Wednesday, December 20, 2017

Christmas Now



I've left the factory for the rest of the year.  I couldn't face going in again without breaking apart, breaking down.  I sit here this morning making the adjustment.  Too many days of being an automaton leaves me off kilter.  I will have to learn how to be "me" again.

It begins with a day of cleaning.

My study is a mess of photo shit.  I will be playing host to my mother on Christmas Eve as she and Ili have planned their pajama party, so I must turn it into a habitat bedroom again.

I just want to walk with my camera in hand and get big balls for photographing people.

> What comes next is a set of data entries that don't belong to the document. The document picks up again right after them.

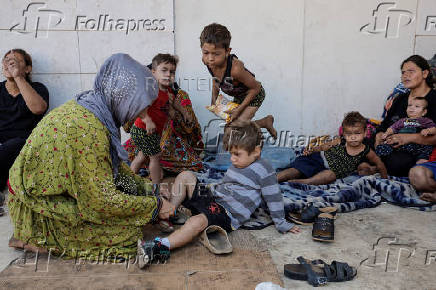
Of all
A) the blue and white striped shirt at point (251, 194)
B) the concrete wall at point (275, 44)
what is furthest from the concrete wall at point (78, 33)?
the blue and white striped shirt at point (251, 194)

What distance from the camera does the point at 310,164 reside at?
396 cm

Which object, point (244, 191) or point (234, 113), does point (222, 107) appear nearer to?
point (234, 113)

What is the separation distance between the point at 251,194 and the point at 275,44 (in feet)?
8.78

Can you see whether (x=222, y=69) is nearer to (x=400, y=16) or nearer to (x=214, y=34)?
(x=214, y=34)

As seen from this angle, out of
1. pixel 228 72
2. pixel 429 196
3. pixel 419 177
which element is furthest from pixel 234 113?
pixel 429 196

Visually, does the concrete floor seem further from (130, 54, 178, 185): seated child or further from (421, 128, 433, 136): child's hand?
(130, 54, 178, 185): seated child

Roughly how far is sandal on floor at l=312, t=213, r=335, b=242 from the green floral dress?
1.11m

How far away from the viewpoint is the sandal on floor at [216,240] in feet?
8.04

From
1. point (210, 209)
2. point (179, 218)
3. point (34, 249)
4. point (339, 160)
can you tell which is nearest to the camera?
point (34, 249)

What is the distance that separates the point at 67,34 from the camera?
15.3ft

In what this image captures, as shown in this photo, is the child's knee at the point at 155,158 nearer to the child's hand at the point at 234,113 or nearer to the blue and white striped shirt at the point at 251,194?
the child's hand at the point at 234,113

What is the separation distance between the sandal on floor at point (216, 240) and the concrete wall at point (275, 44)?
247 cm

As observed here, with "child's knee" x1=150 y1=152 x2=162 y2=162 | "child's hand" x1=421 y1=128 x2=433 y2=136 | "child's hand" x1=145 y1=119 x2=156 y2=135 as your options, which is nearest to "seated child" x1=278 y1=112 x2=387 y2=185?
"child's hand" x1=421 y1=128 x2=433 y2=136

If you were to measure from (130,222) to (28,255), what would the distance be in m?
0.67
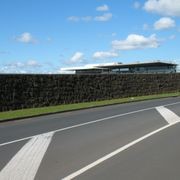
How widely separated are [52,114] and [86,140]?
1124cm

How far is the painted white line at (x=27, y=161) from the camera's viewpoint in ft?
26.3

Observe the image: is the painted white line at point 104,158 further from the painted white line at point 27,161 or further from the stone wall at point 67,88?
the stone wall at point 67,88

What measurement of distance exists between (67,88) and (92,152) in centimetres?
2206

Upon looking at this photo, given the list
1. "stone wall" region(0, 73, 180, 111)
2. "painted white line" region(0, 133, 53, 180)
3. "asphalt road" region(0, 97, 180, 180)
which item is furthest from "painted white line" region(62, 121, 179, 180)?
"stone wall" region(0, 73, 180, 111)

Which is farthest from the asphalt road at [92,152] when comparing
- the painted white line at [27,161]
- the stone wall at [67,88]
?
the stone wall at [67,88]

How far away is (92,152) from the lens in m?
10.4

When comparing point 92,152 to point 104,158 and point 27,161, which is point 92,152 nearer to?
point 104,158

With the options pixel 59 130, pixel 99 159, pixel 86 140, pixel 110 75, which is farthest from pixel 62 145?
pixel 110 75

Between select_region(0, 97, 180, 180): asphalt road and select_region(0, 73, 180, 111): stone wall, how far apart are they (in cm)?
1098

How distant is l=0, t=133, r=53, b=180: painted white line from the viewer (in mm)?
8023

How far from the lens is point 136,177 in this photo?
779cm

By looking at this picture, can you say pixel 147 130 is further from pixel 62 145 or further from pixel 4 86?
pixel 4 86

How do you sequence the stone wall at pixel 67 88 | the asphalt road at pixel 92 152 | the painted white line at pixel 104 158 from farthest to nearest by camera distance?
the stone wall at pixel 67 88 < the asphalt road at pixel 92 152 < the painted white line at pixel 104 158

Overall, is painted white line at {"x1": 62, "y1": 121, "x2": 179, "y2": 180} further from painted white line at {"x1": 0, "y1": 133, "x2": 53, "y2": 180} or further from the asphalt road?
painted white line at {"x1": 0, "y1": 133, "x2": 53, "y2": 180}
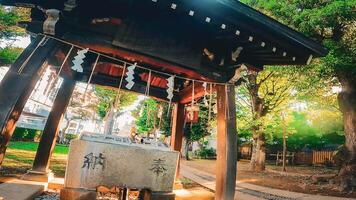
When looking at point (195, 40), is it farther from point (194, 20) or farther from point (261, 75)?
point (261, 75)

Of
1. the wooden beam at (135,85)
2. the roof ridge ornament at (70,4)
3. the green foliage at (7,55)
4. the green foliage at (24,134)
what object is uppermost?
the green foliage at (7,55)

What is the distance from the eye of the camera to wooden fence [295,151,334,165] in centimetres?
2615

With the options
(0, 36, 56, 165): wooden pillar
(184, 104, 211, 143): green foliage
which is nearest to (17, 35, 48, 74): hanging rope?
(0, 36, 56, 165): wooden pillar

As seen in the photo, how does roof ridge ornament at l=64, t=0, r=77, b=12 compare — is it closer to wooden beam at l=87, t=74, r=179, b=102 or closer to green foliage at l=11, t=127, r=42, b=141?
wooden beam at l=87, t=74, r=179, b=102

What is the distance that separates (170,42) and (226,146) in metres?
2.67

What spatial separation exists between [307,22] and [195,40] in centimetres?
733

I guess I can't say "big balls" anymore.  Pictures, however, reveal I had them as a child.  I could post an example here if I had one readily at hand.

There is a reason they neuter dogs.

My pictures seem beautiful and meaningless to me.  Little droppings in and of time.  Bracketed.  Insignificant.  Monumental.

I am enamored with the foolishness of the past.  Funny thing, I read today that Trump is now more popular than Hillary even with his 35% approval rating.  Hillary gave us Trump.  Trump gave us #MeToo.  In a sense, Hillary won.

I have to go Christmas shopping now.  Amazon.  Must do it today in order to get things in time.  Inevitably, I will buy things for myself as well.  It is easier to buy for myself, of course.  Today begins my Christmas season.